Single by Joe Tex

from the album I Gotcha
- A-side: "A Mother's Prayer"
- Released: December 1971
- Recorded: 1971
- Studio: American (Memphis, Tennessee)
- Genre: Soul; funk;
- Length: 2:18
- Label: Dial Records
- Songwriter: Joe Tex
- Producer: Buddy Killen

Joe Tex singles chronology
| "Give the Baby Anything the Baby Wants" (1971) | "I Gotcha" (1971) | "A Mother's Prayer" (1972) |

= I Gotcha (Joe Tex song) =

Single by Joe Tex

"I Gotcha" is a song by Joe Tex. Originally intended for King Floyd, instead Tex recorded it himself in the late 1960s, but did not release it at that time. He decided to re-record it in late 1971 and released it as the B-side of "A Mother's Prayer", the first single from his 1972 album I Gotcha. Mostly spoken in the form of an early rap song, with few singing passages, "I Gotcha" has the singer chastising a woman for playing with his affections: "You never shouldn't have promised if you weren't gonna do it".
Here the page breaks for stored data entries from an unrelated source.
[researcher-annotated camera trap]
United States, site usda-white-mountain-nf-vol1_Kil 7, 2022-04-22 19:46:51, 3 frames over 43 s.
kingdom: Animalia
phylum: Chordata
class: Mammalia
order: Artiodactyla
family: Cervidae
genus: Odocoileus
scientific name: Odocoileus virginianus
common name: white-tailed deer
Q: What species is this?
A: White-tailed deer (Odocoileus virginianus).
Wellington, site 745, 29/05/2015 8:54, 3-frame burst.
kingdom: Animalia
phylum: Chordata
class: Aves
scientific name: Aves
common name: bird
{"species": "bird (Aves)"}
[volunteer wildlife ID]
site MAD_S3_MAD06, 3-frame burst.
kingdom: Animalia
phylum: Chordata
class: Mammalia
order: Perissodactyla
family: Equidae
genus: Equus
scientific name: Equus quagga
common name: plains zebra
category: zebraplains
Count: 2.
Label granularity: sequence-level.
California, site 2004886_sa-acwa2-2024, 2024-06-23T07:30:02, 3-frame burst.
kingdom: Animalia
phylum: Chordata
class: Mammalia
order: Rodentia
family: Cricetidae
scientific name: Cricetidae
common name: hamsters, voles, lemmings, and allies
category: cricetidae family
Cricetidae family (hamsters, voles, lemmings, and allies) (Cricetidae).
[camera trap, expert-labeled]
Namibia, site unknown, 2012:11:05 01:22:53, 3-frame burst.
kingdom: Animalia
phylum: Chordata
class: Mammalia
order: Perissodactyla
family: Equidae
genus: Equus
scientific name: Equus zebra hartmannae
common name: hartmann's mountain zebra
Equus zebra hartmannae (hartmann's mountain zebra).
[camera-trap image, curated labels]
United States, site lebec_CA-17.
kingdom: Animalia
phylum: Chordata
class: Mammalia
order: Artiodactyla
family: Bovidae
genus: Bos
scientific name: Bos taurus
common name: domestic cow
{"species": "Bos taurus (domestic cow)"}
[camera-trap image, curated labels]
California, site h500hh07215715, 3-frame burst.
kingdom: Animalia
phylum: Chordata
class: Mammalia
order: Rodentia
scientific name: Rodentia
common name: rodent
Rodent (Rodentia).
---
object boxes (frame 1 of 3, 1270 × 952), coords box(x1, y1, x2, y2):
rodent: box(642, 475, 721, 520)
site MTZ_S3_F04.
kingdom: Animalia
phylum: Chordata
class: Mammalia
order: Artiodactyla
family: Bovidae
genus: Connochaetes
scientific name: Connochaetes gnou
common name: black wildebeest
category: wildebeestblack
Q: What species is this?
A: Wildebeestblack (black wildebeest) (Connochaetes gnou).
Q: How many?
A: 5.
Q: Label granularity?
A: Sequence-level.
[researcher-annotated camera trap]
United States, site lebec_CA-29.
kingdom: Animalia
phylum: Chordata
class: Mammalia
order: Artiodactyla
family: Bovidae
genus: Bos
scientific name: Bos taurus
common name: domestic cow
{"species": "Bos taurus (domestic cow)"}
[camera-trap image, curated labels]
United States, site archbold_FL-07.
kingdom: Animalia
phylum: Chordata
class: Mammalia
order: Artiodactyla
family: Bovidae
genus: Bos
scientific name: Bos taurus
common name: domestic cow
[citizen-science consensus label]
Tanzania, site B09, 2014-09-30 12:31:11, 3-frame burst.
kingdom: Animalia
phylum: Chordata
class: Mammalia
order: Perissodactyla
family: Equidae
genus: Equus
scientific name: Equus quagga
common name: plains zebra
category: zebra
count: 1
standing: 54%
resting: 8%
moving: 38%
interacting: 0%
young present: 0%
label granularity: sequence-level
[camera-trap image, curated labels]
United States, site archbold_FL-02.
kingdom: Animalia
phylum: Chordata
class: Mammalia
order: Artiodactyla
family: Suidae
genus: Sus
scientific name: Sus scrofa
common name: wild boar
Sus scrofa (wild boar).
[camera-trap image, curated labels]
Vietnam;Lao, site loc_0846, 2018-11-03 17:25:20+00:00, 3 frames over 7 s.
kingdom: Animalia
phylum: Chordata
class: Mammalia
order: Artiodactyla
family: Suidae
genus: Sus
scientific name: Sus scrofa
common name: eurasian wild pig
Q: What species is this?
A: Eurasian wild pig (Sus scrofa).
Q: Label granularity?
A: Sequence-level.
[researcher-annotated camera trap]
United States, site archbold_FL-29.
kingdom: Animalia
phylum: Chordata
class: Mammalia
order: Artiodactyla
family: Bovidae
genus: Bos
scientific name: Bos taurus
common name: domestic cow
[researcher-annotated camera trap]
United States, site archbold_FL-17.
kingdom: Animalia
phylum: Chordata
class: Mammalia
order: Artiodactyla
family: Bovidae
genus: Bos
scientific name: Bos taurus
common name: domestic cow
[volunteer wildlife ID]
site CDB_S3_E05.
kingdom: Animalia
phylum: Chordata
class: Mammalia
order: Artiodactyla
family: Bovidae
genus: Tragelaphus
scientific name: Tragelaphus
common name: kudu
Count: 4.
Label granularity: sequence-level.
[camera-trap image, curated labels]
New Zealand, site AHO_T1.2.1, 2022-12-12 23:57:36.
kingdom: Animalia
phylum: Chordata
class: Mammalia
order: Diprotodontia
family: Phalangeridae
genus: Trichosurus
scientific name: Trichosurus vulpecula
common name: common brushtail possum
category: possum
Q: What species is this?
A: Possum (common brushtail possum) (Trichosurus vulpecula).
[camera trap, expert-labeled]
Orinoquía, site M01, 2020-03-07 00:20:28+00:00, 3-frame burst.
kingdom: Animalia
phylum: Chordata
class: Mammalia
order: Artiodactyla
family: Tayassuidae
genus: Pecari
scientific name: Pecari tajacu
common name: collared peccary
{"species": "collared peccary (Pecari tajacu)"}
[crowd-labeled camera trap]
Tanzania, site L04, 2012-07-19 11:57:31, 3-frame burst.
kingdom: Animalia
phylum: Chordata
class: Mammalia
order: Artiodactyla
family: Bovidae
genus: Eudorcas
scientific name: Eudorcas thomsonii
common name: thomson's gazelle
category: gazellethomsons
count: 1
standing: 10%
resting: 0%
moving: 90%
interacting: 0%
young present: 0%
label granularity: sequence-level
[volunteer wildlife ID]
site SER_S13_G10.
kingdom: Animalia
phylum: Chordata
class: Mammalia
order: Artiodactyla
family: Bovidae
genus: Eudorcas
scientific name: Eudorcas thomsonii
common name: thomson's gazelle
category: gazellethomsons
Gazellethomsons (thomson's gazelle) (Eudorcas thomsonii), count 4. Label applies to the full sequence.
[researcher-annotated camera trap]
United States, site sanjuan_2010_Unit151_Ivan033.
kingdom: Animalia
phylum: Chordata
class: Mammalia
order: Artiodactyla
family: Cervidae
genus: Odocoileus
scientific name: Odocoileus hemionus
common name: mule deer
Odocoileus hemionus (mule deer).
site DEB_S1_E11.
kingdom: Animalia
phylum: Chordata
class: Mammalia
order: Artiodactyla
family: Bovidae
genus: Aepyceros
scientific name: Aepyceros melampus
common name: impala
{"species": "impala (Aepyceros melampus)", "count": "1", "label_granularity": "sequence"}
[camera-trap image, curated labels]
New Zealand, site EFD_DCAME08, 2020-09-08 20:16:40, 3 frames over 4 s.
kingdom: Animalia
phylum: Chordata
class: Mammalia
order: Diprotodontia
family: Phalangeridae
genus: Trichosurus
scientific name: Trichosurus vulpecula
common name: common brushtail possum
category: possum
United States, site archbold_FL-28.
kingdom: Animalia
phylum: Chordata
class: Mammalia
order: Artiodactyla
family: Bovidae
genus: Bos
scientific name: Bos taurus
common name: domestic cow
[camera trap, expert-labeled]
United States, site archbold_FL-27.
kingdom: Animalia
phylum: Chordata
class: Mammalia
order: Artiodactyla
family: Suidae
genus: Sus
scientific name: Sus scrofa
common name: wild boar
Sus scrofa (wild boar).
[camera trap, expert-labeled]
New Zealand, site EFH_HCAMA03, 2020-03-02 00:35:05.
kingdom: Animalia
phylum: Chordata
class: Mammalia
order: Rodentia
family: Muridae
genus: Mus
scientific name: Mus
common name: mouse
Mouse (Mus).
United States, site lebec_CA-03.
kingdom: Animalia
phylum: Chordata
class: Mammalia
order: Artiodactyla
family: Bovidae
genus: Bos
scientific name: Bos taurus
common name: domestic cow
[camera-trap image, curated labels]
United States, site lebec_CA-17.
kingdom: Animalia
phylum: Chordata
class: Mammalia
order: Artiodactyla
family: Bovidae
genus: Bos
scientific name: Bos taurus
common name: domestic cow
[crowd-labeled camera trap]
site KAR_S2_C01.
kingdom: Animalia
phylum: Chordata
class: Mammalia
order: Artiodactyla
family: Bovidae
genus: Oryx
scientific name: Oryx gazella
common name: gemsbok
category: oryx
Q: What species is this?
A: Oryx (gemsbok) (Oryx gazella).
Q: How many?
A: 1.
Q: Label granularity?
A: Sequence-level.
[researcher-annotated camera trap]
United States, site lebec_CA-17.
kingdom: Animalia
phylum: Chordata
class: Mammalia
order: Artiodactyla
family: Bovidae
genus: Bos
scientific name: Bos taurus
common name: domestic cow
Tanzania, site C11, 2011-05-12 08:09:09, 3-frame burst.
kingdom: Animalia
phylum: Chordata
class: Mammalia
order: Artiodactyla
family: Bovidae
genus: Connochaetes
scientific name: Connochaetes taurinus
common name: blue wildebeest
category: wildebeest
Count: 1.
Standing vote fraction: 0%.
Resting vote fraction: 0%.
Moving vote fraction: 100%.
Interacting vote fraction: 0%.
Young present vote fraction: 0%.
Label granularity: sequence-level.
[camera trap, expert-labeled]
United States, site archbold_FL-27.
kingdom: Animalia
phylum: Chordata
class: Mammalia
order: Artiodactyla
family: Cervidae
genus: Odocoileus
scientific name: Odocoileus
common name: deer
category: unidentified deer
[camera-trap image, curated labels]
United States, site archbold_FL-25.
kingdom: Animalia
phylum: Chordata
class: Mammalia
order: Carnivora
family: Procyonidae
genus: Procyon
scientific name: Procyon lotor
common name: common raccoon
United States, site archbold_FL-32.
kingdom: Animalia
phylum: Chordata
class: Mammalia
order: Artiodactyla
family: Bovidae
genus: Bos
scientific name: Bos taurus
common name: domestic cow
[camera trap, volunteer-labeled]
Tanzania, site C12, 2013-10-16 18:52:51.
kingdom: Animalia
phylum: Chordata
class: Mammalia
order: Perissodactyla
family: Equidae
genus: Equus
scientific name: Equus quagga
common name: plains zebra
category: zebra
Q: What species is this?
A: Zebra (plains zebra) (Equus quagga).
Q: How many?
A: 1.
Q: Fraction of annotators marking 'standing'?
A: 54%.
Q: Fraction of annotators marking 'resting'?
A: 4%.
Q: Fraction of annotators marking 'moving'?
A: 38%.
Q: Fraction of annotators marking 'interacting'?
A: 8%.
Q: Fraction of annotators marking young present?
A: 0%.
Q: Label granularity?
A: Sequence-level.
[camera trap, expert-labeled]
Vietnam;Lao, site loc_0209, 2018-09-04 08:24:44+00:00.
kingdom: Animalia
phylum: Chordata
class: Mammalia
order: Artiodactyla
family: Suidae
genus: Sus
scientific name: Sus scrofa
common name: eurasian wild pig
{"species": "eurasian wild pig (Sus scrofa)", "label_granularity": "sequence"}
Radio DJs ended up playing this B-side song more than the A-side. This would result in Tex having his first major hit in five years as "I Gotcha" eventually peaked at number one in the US, on the R&B chart and number two on the Pop chart for two weeks, behind "The First Time Ever I Saw Your Face" by Roberta Flack and would sell around three million copies. Billboard ranked it as the No. 6 song of 1972. In Canada, the song reached number 22. Tex would later re-record "I Gotcha" in a ballad-style for his 1978 album Rub Down.

==Later uses==
"I Gotcha" was sampled in the 1973 break-in record, "Super Fly Meets Shaft" (US #31).

Like other Tex songs, "I Gotcha" has been sampled in various hip hop and R&B songs over the years, including Salt-n-Pepa's "I Gotcha" from their "A Salt With a Deadly Pepa" album. Liza Minnelli performed the number for her 1972 television concert Liza with a Z. It is also featured on the soundtrack to the 1992 Quentin Tarantino film Reservoir Dogs. A shorter version of the song appears in trailers for Kermit's Swamp Years.

==Jimmy Barnes version==

In 1991, Australian rock singer Jimmy Barnes recorded and released "I Gotcha" as the first single from his fifth studio album, Soul Deep. It peaked at number six in Australia and number 27 in New Zealand.

Track listing
CD single
1. "I Gotcha"
2. "I Gotcha" (Tex Mex 12" mix)

Charts

| Chart (1991) | Peak position |
|---|---|
| Australia (ARIA) | 6 |
| New Zealand (Recorded Music NZ) | 27 |

Certifications

| Region | Certification | Certified units/sales |
| Australia (ARIA) | Gold | 35,000^{^} |
^{^} Shipments figures based on certification alone.